In patients shown to be without clinically significant prostate cancer by the new test, the authors concluded that the “externally validated performance of MPS2 supports its effectiveness in accurately ruling out the need for mpMRI and biopsy altogether.” They noted a limitation of the study was that only 13% of participants were African American. Because prostate cancer is more prevalent among African American men, the research team is currently pursuing further analyses in more racially diverse populations.

For more on this research, see New Urine-Based Test Detects High-Grade Prostate Cancer.
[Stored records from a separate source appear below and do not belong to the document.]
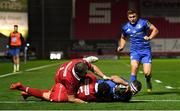 8 September 2018; Fergus McFadden of Leinster goes over to score his side's first try despite the tackle of Leigh Halfpenny, 15, and Rob Evans, 1, of Scarlets during the Guinness PRO14 Round 2 match between Scarlets and Leinster at Parc y Scarlets in Llanelli, Wales. Photo by Stephen McCarthy/Sportsfile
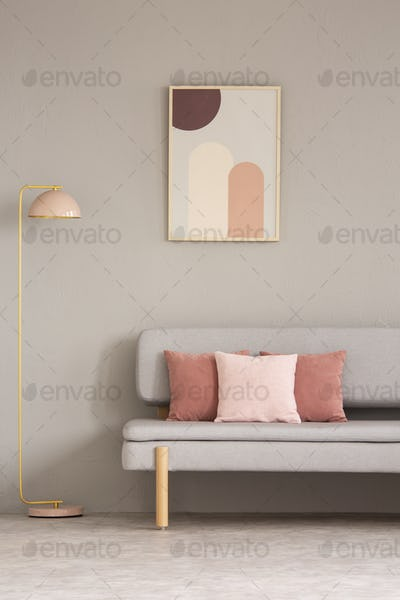 Pink lamp next to grey couch with cushions in living room interi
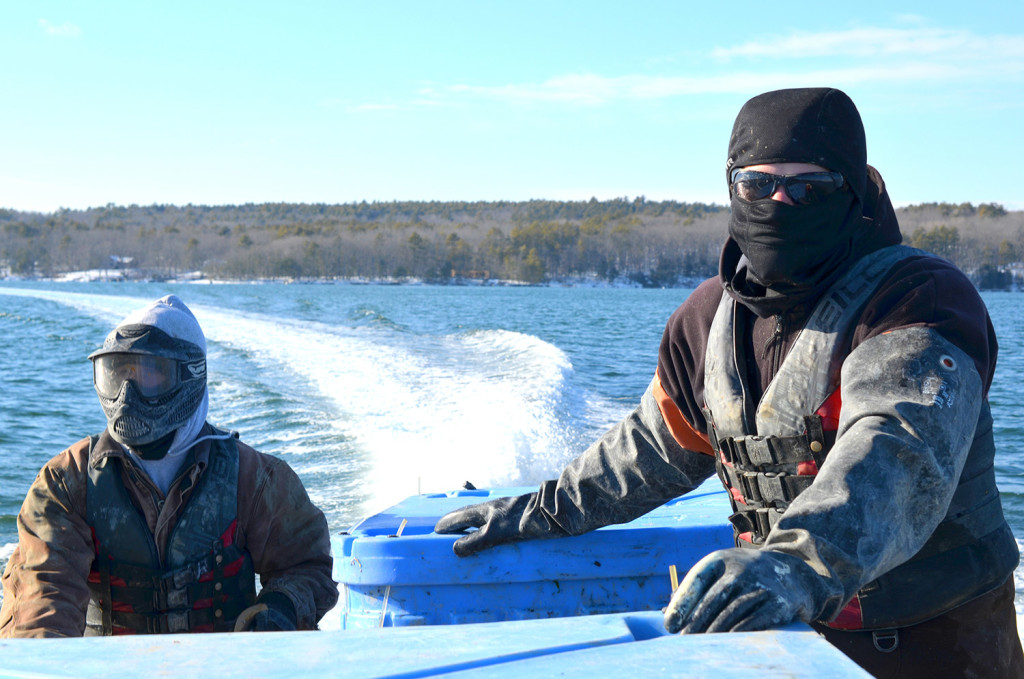 Nate Jones and Jeff Auger, employees of Mook Sea Farm, are bundled against the cold as they barrel down the Damariscotta River to harvest oysters this month.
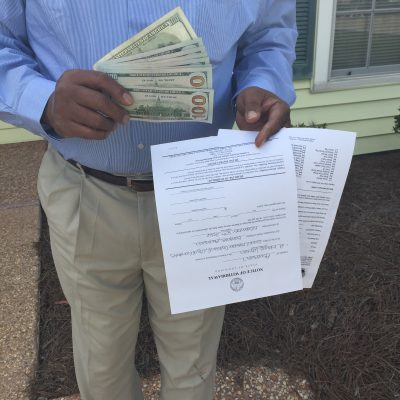 Division E City Council candidate after being handed envelope of cash and form to withdraw from race.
Reference: “Development and Validation of an 18-Gene Urine Test for High-Grade Prostate Cancer” by Jeffrey J. Tosoian, Yuping Zhang, Lanbo Xiao, Cassie Xie, Nathan L. Samora, Yashar S. Niknafs, Zoey Chopra, Javed Siddiqui, Heng Zheng, Grace Herron, Neil Vaishampayan, Hunter S. Robinson, Kumaran Arivoli, Bruce J. Trock, Ashley E. Ross, Todd M. Morgan, Ganesh S. Palapattu, Simpa S. Salami, Lakshmi P. Kunju, Scott A. Tomlins, Lori J. Sokoll, Daniel W. Chan, Sudhir Srivastava, Ziding Feng, Martin G. Sanda, Yingye Zheng, John T. Wei, Arul M. Chinnaiyan, EDRN-PCA3 Study Group, Ian M. Thompson, Mohamed Bidair, Adam Kibel, Daniel W. Lin, Yair Lotan, Alan Partin, Samir Taneja, David H. Howard, Meredith M. Regan, Jack Groskopf, Jonathan Chipman, Dattatraya H. Patil, Douglas S. Scherr, Jacob Kagan, Jing Fan, Aron Y. Joon, Leonidas E. Bantis and Mark A. Rubin, 18 April 2024, JAMA Oncology.
DOI: 10.1001/jamaoncol.2024.0455

Tosoian is co-first author with Yuping Zhang, PhD, and Lanbo Xiao, PhD, professors at the University of Michigan, where Tosoian and Arul Chinnaiyan, MD, PhD, initiated the study. Chinnaiyan and John T. Wei, MD, are the study’s senior authors. Other Vanderbilt researchers who contributed to the study are Nathan Samora, MD, and Hunter Robinson, MD.

The study received funding support from the Prostate Cancer Foundation Young Investigator Award (Tosoian), Michigan-Vanderbilt EDRN Biomarker Characterization Center (U2C CA271854), and the EDRN DMCC (U24 CA086368).